On ne perçoit pas en quoi les deux premières modifications sont susceptibles d'améliorer ou de fluidifier la gestion des biens du mineur. Au mieux, ces opérations lui font courir un risque inutile. Au contraire, la transaction et le compromis sont de nature à résoudre des litiges de manière moins dommageable qu'un procès et cette modification doit être saluée.
- L'inclusion des actes soumis à autorisation qui étaient antérieurement libres. - Paradoxalement à l'esprit libéral de l'ordonnance de 2015, certains actes qui étaient antérieurement libres deviennent soumis à autorisation judiciaire pour les administrateurs légaux conjoints. Ainsi l'acceptation pure et simple d'une succession, d'un legs universel ou à titre universel ou la réalisation d'un acte de disposition portant sur des valeurs mobilières ou des instruments financiers nécessitent, dans le nouveau régime d'administration légale, l'autorisation préalable du juge. Dans l'ancien régime d'administration légale pure et simple, les parents pouvaient réaliser ces opérations sans l'autorisation du juge.
Cet accroissement du formalisme pour les administrateurs légaux conjoints s'explique par l'unification du régime de l'administration, qu'elle soit bicéphale ou unicéphale. Cette harmonisation du régime s'est accompagnée d'une libéralisation des actes soumis à autorisation. Cependant, certains actes qui étaient libres dans l'administration légale pure et simple sont désormais soumis à autorisation car il a sans doute été jugé dangereux de laisser l'administrateur unique décider seul et sans contrôle de ces opérations. L'harmonisation a eu lieu sur ce point par un nivellement par le bas au détriment des administrateurs conjoints.
Les actes interdits
- La suppression du renvoi aux règles de la tutelle. - L'ordonnance du 15 octobre 2015 a abrogé le renvoi créé à l'article 389-7 du Code civil, qui prévoyait que les règles de la tutelle étaient, pour le surplus, applicables à l'administration légale
. Par conséquent, l'article 509 du même code qui prévoit que certains actes sont interdits au tuteur, même avec l'accord du juge, s'appliquait antérieurement aux mineurs. Ce renvoi est supprimé et cet article n'est plus applicable à l'administration légale.

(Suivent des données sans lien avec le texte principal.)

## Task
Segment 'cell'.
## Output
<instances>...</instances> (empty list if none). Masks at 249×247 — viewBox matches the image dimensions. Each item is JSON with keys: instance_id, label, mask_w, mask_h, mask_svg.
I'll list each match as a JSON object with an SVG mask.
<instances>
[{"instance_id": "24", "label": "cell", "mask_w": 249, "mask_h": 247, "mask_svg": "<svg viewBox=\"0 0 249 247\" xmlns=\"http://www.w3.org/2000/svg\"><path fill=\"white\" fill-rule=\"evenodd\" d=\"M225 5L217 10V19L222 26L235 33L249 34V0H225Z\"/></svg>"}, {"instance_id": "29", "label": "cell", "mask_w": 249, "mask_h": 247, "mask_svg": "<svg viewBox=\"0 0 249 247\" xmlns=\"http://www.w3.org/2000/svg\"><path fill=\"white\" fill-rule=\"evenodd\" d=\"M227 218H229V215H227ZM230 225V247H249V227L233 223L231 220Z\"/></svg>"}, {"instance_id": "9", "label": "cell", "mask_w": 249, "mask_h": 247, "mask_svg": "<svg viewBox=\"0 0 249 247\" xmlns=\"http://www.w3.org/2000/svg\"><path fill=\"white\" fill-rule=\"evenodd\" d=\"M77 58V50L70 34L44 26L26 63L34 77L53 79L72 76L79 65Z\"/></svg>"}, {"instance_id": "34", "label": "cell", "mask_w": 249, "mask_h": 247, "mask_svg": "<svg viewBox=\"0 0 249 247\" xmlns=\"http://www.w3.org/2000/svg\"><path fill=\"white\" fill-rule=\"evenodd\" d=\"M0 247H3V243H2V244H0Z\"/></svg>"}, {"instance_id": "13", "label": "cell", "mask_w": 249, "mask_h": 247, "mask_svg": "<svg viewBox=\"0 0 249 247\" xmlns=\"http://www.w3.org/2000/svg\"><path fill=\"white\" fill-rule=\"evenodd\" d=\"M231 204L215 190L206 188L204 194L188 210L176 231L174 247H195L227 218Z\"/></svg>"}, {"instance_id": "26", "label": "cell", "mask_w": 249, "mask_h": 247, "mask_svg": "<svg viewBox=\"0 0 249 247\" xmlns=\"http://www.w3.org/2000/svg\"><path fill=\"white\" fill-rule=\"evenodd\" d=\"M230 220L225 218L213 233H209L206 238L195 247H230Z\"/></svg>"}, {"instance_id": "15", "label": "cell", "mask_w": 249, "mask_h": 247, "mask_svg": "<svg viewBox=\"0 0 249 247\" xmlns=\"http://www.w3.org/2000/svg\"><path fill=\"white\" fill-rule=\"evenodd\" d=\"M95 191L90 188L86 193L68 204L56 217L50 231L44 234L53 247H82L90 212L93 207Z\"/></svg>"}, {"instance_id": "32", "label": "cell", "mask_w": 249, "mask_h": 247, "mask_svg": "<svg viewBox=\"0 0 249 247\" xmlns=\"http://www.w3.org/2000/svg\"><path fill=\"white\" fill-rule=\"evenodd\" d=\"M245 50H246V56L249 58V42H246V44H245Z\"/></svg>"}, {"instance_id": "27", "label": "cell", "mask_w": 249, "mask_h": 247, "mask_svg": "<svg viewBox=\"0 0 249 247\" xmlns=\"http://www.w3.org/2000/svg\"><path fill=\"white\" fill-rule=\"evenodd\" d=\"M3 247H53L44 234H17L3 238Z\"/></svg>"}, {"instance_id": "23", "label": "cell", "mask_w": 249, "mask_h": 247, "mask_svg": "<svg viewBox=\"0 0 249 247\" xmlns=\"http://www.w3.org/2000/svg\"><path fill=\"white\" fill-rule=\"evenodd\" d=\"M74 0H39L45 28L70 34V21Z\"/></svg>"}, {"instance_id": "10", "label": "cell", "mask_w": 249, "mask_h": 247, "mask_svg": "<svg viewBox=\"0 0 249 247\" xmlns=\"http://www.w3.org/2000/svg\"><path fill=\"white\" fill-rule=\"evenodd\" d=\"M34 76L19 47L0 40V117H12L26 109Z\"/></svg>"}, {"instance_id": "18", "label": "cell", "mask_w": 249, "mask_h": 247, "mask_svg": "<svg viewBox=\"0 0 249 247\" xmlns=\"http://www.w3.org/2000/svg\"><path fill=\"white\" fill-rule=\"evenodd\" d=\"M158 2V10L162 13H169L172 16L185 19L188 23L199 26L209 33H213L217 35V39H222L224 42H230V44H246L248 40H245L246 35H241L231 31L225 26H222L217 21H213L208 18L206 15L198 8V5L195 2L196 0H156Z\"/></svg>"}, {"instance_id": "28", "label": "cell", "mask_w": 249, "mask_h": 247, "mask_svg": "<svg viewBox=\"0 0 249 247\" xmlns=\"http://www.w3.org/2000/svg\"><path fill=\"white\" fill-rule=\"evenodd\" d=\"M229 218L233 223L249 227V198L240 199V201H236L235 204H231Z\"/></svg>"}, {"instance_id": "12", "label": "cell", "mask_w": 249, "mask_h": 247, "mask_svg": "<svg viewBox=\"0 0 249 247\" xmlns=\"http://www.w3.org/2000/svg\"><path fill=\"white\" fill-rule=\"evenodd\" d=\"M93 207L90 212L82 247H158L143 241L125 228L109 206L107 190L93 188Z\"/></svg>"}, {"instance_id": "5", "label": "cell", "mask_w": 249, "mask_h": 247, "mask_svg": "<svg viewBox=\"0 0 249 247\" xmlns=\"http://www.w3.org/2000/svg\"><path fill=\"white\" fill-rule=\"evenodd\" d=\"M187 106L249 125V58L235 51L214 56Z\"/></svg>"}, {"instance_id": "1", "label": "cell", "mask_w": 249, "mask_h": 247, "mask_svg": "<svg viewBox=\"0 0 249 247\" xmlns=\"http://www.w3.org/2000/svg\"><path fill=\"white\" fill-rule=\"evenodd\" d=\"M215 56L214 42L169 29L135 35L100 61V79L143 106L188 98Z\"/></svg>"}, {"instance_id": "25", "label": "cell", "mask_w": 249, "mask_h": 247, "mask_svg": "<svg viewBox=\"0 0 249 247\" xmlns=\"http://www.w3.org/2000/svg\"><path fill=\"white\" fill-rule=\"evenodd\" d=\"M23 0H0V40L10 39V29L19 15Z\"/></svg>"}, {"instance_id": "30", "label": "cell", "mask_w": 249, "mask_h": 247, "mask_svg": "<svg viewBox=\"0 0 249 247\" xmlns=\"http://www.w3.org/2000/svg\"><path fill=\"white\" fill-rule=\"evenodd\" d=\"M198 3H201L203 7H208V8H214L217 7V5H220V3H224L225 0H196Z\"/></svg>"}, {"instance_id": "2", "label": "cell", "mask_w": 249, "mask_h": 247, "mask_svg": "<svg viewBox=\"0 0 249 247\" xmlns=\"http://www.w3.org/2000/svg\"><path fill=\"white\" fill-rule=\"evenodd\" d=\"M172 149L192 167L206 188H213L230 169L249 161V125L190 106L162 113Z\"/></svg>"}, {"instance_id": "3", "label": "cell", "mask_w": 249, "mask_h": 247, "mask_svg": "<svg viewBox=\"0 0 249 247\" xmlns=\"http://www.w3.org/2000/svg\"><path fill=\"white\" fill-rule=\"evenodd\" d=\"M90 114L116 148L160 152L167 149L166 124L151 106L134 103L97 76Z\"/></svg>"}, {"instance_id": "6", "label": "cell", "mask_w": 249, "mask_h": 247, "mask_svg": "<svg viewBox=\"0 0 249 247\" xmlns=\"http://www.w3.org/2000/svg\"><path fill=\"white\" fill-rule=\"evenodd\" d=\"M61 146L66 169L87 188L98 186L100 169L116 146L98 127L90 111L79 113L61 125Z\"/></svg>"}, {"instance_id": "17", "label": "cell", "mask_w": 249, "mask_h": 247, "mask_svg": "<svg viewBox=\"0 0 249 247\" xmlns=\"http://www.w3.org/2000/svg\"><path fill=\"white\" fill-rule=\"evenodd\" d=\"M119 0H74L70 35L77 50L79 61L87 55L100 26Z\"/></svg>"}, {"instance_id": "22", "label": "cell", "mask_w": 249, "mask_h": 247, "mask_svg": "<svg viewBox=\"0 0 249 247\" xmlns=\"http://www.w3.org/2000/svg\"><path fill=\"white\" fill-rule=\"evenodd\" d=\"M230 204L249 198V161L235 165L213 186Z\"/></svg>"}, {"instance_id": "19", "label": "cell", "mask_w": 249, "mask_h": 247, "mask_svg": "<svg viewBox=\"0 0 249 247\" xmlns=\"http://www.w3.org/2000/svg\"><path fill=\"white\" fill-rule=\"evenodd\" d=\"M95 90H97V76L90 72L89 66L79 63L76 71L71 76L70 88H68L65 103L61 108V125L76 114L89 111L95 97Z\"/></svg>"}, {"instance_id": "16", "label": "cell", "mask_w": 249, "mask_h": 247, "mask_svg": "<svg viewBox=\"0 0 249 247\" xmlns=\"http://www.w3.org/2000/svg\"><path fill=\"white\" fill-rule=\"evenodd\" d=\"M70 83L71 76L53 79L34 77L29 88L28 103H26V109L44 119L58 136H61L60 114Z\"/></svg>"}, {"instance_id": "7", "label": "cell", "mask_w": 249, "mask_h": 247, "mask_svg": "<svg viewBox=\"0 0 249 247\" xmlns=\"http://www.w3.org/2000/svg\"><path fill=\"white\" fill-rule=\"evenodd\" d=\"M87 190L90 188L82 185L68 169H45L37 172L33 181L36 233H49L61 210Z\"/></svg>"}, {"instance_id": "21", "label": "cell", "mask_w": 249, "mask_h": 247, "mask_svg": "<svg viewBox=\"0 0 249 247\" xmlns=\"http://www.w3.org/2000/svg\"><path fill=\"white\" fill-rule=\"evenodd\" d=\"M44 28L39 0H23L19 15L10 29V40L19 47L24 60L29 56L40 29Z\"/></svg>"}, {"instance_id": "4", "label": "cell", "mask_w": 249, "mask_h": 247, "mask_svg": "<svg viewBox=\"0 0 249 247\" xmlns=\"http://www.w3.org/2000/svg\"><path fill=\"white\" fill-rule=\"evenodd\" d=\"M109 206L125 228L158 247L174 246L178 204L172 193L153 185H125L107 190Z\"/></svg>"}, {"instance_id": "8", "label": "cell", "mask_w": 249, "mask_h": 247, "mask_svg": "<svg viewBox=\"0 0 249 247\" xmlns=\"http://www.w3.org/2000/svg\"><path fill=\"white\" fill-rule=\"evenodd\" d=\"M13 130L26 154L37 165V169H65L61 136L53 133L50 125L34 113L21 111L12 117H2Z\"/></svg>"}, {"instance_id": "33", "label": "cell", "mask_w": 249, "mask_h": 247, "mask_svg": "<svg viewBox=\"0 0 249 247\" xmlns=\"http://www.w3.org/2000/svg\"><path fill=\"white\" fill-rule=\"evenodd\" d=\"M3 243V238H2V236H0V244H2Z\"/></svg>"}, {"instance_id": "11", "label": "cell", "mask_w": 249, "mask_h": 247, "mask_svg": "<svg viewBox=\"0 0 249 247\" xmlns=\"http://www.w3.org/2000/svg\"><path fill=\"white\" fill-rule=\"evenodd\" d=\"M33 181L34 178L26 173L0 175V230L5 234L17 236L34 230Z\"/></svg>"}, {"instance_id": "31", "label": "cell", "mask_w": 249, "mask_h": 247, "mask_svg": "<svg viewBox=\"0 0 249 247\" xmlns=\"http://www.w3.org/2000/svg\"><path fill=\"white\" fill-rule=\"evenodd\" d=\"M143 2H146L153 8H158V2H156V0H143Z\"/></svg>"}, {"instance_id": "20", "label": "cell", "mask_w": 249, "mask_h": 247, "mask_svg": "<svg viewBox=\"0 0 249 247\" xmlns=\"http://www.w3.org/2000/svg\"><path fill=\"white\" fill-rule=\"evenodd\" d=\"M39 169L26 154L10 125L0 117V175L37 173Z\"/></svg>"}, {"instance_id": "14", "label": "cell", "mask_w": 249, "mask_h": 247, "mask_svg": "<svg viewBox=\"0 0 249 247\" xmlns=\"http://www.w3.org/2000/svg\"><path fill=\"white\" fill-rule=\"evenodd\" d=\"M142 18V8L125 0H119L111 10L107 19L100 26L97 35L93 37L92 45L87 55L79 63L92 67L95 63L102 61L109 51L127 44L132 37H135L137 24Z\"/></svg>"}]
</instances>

- La liste des actes interdits. - La liste des actes interdits résulte désormais de l'article 387-2 du Code civil qui dispose que l'administrateur légal ne peut, même avec une autorisation :
- aliéner gratuitement les biens ou les droits du mineur ;
- acquérir d'un tiers un droit ou une créance contre le mineur ;
- exercer le commerce ou une profession libérale au nom du mineur ;
- transférer dans un patrimoine fiduciaire les biens ou les droits du mineur.
Cette liste n'est pas exhaustive, car certains textes spéciaux la complètent. Par exemple, l'article 930-1 du Code civil interdit au mineur de renoncer par anticipation à l'action en réduction.
En tout état de cause, le principe demeure la liberté. Les interdictions doivent être prévues par un texte spécial
.
- La réduction de la liste des actes interdits. - Nous avons vu précédemment que certains actes qui étaient antérieurement interdits sont devenus possibles sous réserve de l'autorisation du juge. Il s'agit de l'achat d'un bien ou de la conclusion d'un bail sur un bien du mineur au profit de son administrateur, de la constitution d'une sûreté au nom du mineur pour garantir les dettes d'un tiers, de la transaction et du compromis.